> [Exercise directions]
Quote the lines below exactly, from the one that holds "When comparing the" through the final line of the records, and only those.
## start Data shown
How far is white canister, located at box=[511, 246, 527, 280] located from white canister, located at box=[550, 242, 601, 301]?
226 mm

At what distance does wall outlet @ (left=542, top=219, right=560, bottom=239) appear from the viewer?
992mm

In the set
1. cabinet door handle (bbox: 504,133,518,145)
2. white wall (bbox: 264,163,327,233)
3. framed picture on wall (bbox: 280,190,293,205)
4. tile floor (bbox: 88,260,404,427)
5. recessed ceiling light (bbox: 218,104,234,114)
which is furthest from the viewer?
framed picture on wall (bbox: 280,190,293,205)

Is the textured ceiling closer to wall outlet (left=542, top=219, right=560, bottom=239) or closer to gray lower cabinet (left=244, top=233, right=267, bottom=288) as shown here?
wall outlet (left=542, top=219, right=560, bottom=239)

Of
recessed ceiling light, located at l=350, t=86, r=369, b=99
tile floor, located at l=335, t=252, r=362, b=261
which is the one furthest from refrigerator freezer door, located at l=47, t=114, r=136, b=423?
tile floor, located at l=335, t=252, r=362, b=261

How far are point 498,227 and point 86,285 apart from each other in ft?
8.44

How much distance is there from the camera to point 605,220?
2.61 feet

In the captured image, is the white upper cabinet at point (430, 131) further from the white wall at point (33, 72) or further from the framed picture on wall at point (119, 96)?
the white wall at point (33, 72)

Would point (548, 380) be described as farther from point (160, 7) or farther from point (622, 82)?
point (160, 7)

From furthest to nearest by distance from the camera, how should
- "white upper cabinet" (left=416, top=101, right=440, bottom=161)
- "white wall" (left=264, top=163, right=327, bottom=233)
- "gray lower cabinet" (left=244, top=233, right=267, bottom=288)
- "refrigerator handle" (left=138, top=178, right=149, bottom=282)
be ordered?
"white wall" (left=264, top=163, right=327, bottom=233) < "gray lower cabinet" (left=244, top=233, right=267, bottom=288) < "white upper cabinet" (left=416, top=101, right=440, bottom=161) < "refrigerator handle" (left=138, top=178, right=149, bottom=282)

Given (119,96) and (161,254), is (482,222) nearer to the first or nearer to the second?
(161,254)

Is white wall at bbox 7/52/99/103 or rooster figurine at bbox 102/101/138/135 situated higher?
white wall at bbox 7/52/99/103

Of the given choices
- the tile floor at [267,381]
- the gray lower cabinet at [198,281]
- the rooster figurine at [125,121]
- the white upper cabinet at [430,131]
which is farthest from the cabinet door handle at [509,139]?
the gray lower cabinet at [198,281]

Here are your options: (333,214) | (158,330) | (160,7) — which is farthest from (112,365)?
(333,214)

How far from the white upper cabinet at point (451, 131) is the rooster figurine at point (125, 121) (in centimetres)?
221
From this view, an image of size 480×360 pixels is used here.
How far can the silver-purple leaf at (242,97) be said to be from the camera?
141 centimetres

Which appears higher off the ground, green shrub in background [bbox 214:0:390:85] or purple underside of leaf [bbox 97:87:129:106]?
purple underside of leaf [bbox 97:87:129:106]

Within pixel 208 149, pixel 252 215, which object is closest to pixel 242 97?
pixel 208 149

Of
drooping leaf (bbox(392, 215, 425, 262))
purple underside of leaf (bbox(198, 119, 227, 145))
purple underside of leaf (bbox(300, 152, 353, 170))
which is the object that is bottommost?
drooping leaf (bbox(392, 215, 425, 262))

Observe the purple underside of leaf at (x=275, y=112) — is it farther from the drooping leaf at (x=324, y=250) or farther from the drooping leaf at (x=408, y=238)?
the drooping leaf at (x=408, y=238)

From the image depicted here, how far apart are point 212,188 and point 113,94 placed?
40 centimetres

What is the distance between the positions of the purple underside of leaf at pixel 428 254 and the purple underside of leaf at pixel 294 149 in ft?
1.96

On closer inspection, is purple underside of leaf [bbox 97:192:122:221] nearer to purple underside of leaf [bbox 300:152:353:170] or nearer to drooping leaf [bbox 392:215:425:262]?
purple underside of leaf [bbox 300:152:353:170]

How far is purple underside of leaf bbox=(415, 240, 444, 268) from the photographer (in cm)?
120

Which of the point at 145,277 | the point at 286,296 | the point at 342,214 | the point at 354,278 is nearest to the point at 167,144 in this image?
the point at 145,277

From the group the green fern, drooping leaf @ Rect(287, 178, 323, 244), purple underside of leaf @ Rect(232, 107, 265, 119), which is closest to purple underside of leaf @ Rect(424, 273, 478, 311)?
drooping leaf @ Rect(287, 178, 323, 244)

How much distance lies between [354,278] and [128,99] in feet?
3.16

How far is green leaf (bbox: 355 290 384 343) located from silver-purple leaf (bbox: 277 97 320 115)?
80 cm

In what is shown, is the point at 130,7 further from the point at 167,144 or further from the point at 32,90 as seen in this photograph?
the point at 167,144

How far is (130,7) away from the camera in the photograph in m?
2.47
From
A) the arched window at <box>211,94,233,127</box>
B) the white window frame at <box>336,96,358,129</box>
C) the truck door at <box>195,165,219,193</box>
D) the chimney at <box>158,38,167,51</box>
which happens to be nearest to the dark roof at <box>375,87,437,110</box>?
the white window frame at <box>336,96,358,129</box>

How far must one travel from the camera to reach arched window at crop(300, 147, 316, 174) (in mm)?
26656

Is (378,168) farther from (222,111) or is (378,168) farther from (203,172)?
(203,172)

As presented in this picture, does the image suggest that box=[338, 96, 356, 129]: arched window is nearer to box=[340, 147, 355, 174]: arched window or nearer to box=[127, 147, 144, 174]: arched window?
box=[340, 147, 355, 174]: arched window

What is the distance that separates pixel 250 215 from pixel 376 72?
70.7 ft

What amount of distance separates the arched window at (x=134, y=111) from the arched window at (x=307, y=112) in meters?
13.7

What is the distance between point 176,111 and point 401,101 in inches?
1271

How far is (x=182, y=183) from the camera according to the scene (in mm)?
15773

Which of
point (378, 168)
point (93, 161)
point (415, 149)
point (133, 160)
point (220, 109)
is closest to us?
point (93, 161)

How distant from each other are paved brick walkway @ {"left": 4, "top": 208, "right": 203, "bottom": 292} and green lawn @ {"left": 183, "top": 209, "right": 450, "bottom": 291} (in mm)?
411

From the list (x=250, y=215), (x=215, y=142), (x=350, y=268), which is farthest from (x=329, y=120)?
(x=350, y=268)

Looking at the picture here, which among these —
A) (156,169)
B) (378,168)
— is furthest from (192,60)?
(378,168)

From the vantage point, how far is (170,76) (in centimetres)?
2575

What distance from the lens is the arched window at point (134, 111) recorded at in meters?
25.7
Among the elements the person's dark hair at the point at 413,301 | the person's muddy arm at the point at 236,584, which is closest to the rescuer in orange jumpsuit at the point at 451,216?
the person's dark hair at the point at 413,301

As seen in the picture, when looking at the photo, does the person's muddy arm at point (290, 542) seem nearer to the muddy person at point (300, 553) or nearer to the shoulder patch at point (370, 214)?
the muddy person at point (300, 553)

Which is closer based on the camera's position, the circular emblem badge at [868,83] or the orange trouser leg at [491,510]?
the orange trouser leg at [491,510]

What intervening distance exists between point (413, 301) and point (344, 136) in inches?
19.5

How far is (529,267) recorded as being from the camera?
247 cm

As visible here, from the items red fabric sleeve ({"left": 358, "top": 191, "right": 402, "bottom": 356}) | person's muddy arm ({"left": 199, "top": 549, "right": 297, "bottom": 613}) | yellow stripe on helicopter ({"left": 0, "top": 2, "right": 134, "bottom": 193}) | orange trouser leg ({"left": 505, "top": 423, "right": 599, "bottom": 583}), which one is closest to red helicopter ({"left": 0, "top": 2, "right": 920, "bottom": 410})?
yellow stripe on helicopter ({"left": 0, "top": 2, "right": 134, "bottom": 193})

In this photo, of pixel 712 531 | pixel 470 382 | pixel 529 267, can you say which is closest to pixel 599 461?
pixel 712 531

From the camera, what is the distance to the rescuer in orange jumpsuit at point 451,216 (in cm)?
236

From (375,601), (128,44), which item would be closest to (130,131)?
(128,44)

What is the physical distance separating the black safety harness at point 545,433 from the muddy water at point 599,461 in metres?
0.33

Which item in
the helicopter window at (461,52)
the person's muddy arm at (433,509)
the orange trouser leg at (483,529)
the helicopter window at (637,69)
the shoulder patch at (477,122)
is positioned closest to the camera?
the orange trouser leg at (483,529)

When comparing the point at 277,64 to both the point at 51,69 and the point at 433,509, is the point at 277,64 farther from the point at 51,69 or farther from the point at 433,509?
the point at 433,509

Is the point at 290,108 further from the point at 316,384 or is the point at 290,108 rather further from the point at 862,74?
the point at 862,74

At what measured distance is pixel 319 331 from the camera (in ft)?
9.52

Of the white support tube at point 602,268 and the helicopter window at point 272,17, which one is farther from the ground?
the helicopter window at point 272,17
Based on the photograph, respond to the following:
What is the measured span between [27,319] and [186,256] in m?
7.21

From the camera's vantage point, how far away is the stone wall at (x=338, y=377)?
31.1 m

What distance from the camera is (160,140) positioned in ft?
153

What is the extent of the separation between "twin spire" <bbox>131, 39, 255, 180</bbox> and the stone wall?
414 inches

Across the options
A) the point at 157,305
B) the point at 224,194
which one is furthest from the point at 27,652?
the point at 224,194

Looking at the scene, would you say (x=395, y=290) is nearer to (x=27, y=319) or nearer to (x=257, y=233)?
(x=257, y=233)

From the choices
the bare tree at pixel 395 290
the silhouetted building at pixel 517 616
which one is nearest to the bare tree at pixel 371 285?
## end Data shown
> [Solution]
When comparing the point at 277,64 to both the point at 51,69 and the point at 433,509, is the point at 277,64 farther from the point at 51,69 or farther from the point at 433,509?
the point at 433,509

Is the point at 290,108 further from the point at 316,384 or is the point at 290,108 rather further from the point at 862,74?
the point at 862,74

At what measured distance is pixel 319 331 from the camera (in ft)?
9.52

Of the white support tube at point 602,268 and the helicopter window at point 272,17, which one is farther from the ground?
the helicopter window at point 272,17
Based on the photograph, respond to the following:
What is the measured span between [27,319] and [186,256] in m?
7.21

From the camera's vantage point, how far away is the stone wall at (x=338, y=377)?
31.1 m

What distance from the camera is (160,140) positioned in ft?
153

What is the extent of the separation between "twin spire" <bbox>131, 39, 255, 180</bbox> and the stone wall?
414 inches

Across the options
A) the point at 157,305
B) the point at 224,194
which one is furthest from the point at 27,652?
the point at 224,194

Looking at the scene, would you say (x=395, y=290) is nearer to (x=27, y=319) or nearer to (x=257, y=233)?
(x=257, y=233)

From the choices
the bare tree at pixel 395 290
the silhouetted building at pixel 517 616
which one is nearest to the bare tree at pixel 371 285?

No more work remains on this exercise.